Here's a breakdown of the process:
Image Preprocessing:
Digit Extraction and Recognition:
Result Display:
Key Libraries Used:
This code provides a basic framework for handwritten digit recognition. You can adapt and expand it by incorporating different pre-trained models, improving preprocessing techniques, and adding features like digit localization and bounding box visualization.
This code provides a practical example of using OpenCV and machine learning for handwritten digit recognition.

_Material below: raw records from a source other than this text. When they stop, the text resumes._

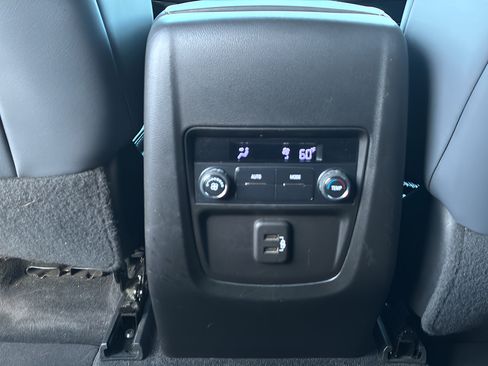 Used 2019 Buick Enclave Essence FWD image 22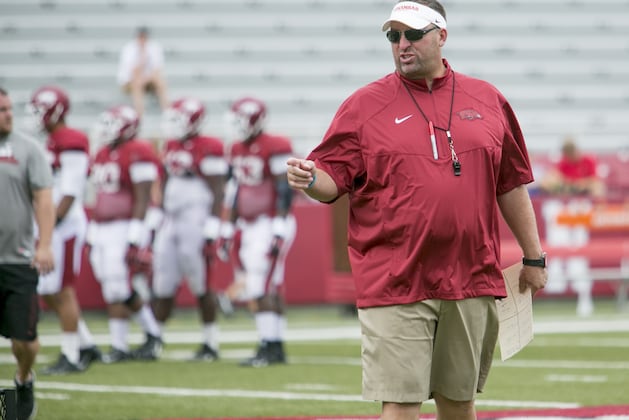 Arkansas' Bret Bielema: Knock the S^*t out of Auburn Spies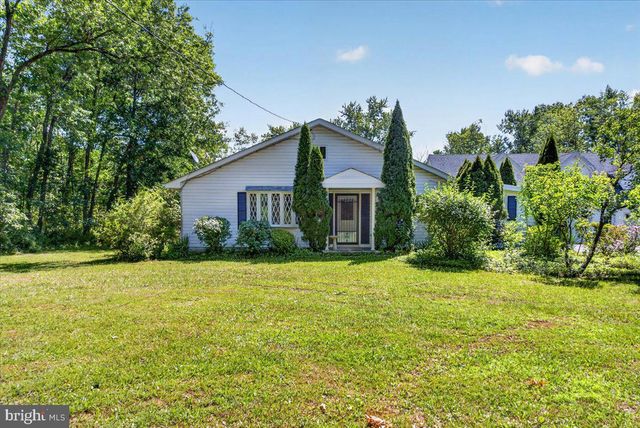 37 BROADWAY ROAD, Belle Mead, NJ 08502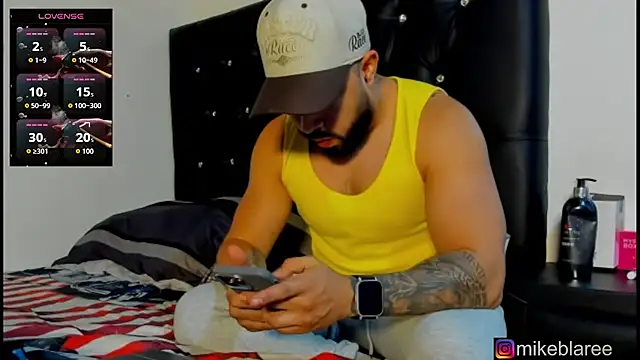mikeblaree's Live XXX Chat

By leveraging pre-trained models and image processing techniques, it accurately identifies and classifies digits within images. This foundation can be further developed for applications like automating data entry from handwritten forms, recognizing digits in license plates, and other OCR tasks. The code's modularity allows for easy integration of different machine learning models and preprocessing steps, making it adaptable to various digit recognition scenarios.